▶ [The problem] Make an exact copy of the lines below.

▶ [Recorded data]
* * *

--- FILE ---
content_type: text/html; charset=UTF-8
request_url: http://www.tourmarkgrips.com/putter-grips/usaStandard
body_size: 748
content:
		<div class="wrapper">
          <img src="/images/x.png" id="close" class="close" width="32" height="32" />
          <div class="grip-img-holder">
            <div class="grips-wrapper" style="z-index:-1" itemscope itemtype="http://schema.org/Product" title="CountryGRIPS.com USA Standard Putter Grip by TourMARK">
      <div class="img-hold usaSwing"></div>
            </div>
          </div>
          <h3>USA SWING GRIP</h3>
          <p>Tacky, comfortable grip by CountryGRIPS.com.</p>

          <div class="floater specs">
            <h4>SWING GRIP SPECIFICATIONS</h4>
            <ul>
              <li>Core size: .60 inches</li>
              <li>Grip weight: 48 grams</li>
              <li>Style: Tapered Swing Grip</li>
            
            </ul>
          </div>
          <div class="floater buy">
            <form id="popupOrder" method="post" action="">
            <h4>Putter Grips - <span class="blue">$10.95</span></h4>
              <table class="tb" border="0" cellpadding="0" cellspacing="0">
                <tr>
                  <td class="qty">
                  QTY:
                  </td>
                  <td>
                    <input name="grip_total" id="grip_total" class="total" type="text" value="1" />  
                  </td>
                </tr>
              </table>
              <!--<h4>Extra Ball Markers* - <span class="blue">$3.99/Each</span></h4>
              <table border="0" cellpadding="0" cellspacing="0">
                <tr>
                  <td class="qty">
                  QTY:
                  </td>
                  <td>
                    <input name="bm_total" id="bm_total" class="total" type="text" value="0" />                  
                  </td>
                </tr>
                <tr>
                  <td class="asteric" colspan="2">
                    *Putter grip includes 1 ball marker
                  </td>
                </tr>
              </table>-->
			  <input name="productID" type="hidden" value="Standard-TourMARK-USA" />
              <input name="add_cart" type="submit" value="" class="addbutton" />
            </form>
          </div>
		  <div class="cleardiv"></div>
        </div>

* * *

▶ [Problem solution]
--- FILE ---
content_type: text/html; charset=UTF-8
request_url: http://www.tourmarkgrips.com/putter-grips/usaStandard
body_size: 748
content:
		<div class="wrapper">
          <img src="/images/x.png" id="close" class="close" width="32" height="32" />
          <div class="grip-img-holder">
            <div class="grips-wrapper" style="z-index:-1" itemscope itemtype="http://schema.org/Product" title="CountryGRIPS.com USA Standard Putter Grip by TourMARK">
      <div class="img-hold usaSwing"></div>
            </div>
          </div>
          <h3>USA SWING GRIP</h3>
          <p>Tacky, comfortable grip by CountryGRIPS.com.</p>

          <div class="floater specs">
            <h4>SWING GRIP SPECIFICATIONS</h4>
            <ul>
              <li>Core size: .60 inches</li>
              <li>Grip weight: 48 grams</li>
              <li>Style: Tapered Swing Grip</li>
            
            </ul>
          </div>
          <div class="floater buy">
            <form id="popupOrder" method="post" action="">
            <h4>Putter Grips - <span class="blue">$10.95</span></h4>
              <table class="tb" border="0" cellpadding="0" cellspacing="0">
                <tr>
                  <td class="qty">
                  QTY:
                  </td>
                  <td>
                    <input name="grip_total" id="grip_total" class="total" type="text" value="1" />  
                  </td>
                </tr>
              </table>
              <!--<h4>Extra Ball Markers* - <span class="blue">$3.99/Each</span></h4>
              <table border="0" cellpadding="0" cellspacing="0">
                <tr>
                  <td class="qty">
                  QTY:
                  </td>
                  <td>
                    <input name="bm_total" id="bm_total" class="total" type="text" value="0" />                  
                  </td>
                </tr>
                <tr>
                  <td class="asteric" colspan="2">
                    *Putter grip includes 1 ball marker
                  </td>
                </tr>
              </table>-->
			  <input name="productID" type="hidden" value="Standard-TourMARK-USA" />
              <input name="add_cart" type="submit" value="" class="addbutton" />
            </form>
          </div>
		  <div class="cleardiv"></div>
        </div>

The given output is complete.